The former Penn State linebacker said he owed the fact he played in the NFL, in part, to Sandusky.
In later years, O'Neil supported Sandusky's State College children's charity, The Second Mile, through donations or by participating in events like charity golf tournaments.
In recent days, O'Neil has read the Grand Jury Report on Jerry Sandusky multiple times, and "talked with more players the last three days than I've talked to in the last three years," he said.
"I've thought of, if I called Jerry, what would I say to him," said O'Neil. "I don't know. I'm sure in Jerry's mind this is all a bunch of lies, or possibly he would be looking for a plea agreement here. I'd ask him, 'How much of this am I supposed to believe?' I want to believe none of it."
O'Neil also acknowledges there may be more victims than in the Grand Jury Report. He's having a hard time with the fact a number of people in positions of authority may have been able to stop the alleged abuse at any point over the years.
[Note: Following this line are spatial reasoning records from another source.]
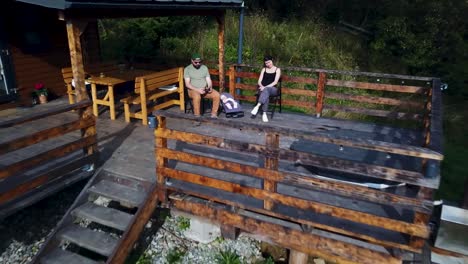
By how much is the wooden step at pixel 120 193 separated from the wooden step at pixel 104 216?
0.53 ft

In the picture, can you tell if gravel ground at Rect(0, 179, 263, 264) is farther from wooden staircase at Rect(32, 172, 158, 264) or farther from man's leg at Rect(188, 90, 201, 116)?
man's leg at Rect(188, 90, 201, 116)

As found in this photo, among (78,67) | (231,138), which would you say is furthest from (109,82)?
(231,138)

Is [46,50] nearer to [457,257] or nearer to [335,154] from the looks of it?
[335,154]

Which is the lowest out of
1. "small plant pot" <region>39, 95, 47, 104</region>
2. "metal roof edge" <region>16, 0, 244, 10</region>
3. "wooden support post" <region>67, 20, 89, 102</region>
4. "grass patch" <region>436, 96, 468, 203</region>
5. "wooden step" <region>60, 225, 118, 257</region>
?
"grass patch" <region>436, 96, 468, 203</region>

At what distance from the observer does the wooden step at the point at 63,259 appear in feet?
14.0

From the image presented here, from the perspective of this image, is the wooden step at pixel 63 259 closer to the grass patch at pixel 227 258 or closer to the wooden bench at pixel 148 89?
the grass patch at pixel 227 258

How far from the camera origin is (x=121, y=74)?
28.0ft

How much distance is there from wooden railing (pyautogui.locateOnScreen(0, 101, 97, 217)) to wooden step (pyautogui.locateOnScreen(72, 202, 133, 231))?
537 mm

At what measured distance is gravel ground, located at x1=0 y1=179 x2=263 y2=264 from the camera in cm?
495

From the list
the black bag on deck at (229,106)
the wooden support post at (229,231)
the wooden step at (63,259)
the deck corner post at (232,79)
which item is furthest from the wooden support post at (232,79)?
the wooden step at (63,259)

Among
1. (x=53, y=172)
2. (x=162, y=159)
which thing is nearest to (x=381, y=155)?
(x=162, y=159)

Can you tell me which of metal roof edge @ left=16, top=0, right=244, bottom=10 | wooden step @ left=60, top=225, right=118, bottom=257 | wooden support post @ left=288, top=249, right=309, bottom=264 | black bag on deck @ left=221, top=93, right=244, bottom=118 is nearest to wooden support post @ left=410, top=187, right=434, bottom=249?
wooden support post @ left=288, top=249, right=309, bottom=264

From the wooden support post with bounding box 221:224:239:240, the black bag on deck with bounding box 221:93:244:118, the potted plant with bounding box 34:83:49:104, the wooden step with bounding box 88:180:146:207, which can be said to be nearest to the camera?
the wooden support post with bounding box 221:224:239:240

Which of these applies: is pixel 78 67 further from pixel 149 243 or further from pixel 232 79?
pixel 232 79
"You have to have consideration for these victims," he said. "Those are the ones that have really had their entire lives changed because of one man that allegedly did all of this. I'm a father, I have six grandsons and my seventh one is coming any day now. As a father, raising your kids, I often thought about words Jerry would tell me about raising kids. I know people looked up to Jerry."
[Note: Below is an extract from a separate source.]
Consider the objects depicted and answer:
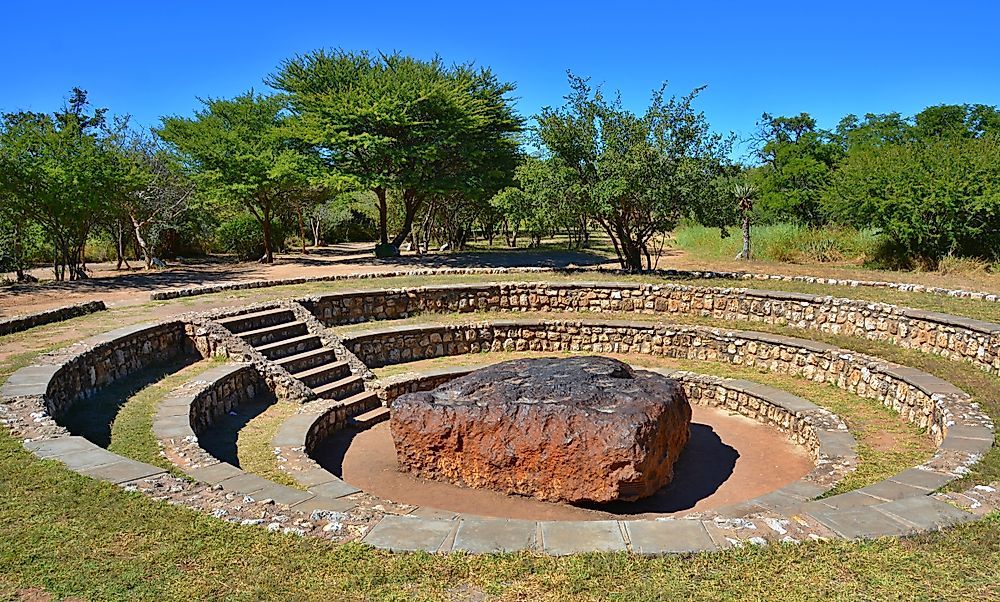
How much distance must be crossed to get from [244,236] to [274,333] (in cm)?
2157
That said, O'Neil said the allegations against Sandusky won't change the man he, himself, has become.
"I do work with some camps in the off-season," said O'Neil, who now helps coach high school football in Niagara County, N.Y. He has been a high school, major college and professional football coach. "When I talk to the parents, I tell them, 'I'm a husband, I'm a father, I'm a grandfather, and I happen to coach football... We're entrusted to take care of those kids, the parents trust us, trust us to do those things that are right.
"I learned values at Penn State," said O'Neil, pausing for several seconds, overcome with emotion. "I'm proud to say that I got to play at Penn State. I'm proud that I got to play for Joe, and for Jerry. Certainly, what's going on today, I'm a Penn State linebacker, I can't change that. What's going on doesn't tarnish my love. I'm sure I'm going to wear my Penn State hat. But it does change how people perceive me. If so, that's fine. All we should really care about is those families and kids that have been suffering for however long this has been going on. Those are the people that it has truly affected their lives."
O'Neil, a former Nittany Lion team captain, has had tickets to Saturday's Penn State home football game with Nebraska for months, and he's still going.
He thinks the immediate firing of Paterno was the right decision for the university.
"The fact the coach has been fired, to me, is something I believe had to be done, because, in my small way of knowing very little about the law, Joe couldn't say anything about anything until after all of this is (over). Because of who Joe is, I believe it was probably the only thing the university could have done to stop the press onslaught. If you watched (interim head) coach (Tom) Bradley in his interview this morning, they asked him the same thing three or four times.
"Based on what you read (in the Grand Jury Report), I wasn't there," said O'Neil. "What I would do in that situation, I don't know because I've never been in this situation. I can't imagine anyone witnessing what Mike McQueary (is reported to have witnessed). Should anybody be culpable (from Mike McQueary to Joe Paterno to Tom Curley to Gary Schultz to Graham Spanier), until it's proven that is exactly what happened in a court of law, how could anybody be culpable?
"I'm not sure how I'm going to react (on Saturday)," he said. "It doesn't change the relationships I've had with the players I played with at Penn State. It may change the topic of conversation."